In a world where we end up starved for social connection (and no it’s not social media’s fault. Social Media is just a tool), we’ll look for it in other places, like the eyes of that wolf at the zoo.  I’m not going to go into here what I think the causes of the desperation for connection is, that’s a blog post for another time, but we are desperate for it.

4. Peoples general lack of exposure to nature + our natural curiosity.

Many of us live in cities these days, that means that our exposure to nature and animals are often pigeons, seagulls, rats, the odd urban fox and the neighbourhood cat.  There’s nothing wrong with any of these animals but as humans we are also a very curious bunch, so when people who aren’t used to seeing a particular animal come into contact with it it’s understandable due to human nature why they might want to get a closer look; and remember that thing I mentioned in point 1 about no matter how dangerous the animal is, if you’re nice to it it won’t hurt you? Yeah that one becomes a real problem right about now.

This is what’s going on when you see people taking dolphins and sharks out the water for selfies, it’s humans exercising their natural curiosity and wonder, although it’s certainly an awful thing to I don’t see this as an example of how awful people are, I see this as an example of how interested and curious we are, this is why zoos exist, not because we’re horrible creatures that want to see other animals locked up, but because we’re so naturally curious, it can just unfortunately be misdirected and mishandled.

Where many people live these days, not much room for non-manmade nature. Image by jpenrose from Pixabay.

Can you see how the combination of: films portraying that if we spend 10 minutes being nice to animals, they'll love us forever, spreading the idea that amazing encounters will happen for you if you just go outside, our need for connection and significance and our displacement from nature + our natural curiosity, can all come together to make the harassment of wildlife a big issue? And also how none of it makes us bad people, far from it, just misguided and possibly a little ignorant?

But what can we do about these things?  I still enjoy films like How to train your dragon and Free Willy will always be one of my all time favourites, so I’m not expecting a boycott or anything.  But simply managing expectations and the expectations of others, especially our children can go a long way, that and general education of course. Respecting that animals have their own autonomy and if they want nothing to do with you then they're just as entitled to that as you are when you want to be left alone.

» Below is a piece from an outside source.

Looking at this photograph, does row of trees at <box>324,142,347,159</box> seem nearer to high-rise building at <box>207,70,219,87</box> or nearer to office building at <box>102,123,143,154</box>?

And on a broader scale, I massively support the re-wilding of our cities. Not only is that a great way to enable animals to travel more safely through urban areas and connect up nature reserves, but people everywhere would see more of these animals and become more used to them in their day to day lives, meaning that there's less of need to harass animals out of curiosity. There's a lot more to re-wilding than just that and it of course comes with it's own potential problems, but that's also a blog post for another day. What do you think would help limit the harassment of animals whilst still enabling us to enjoy their presence?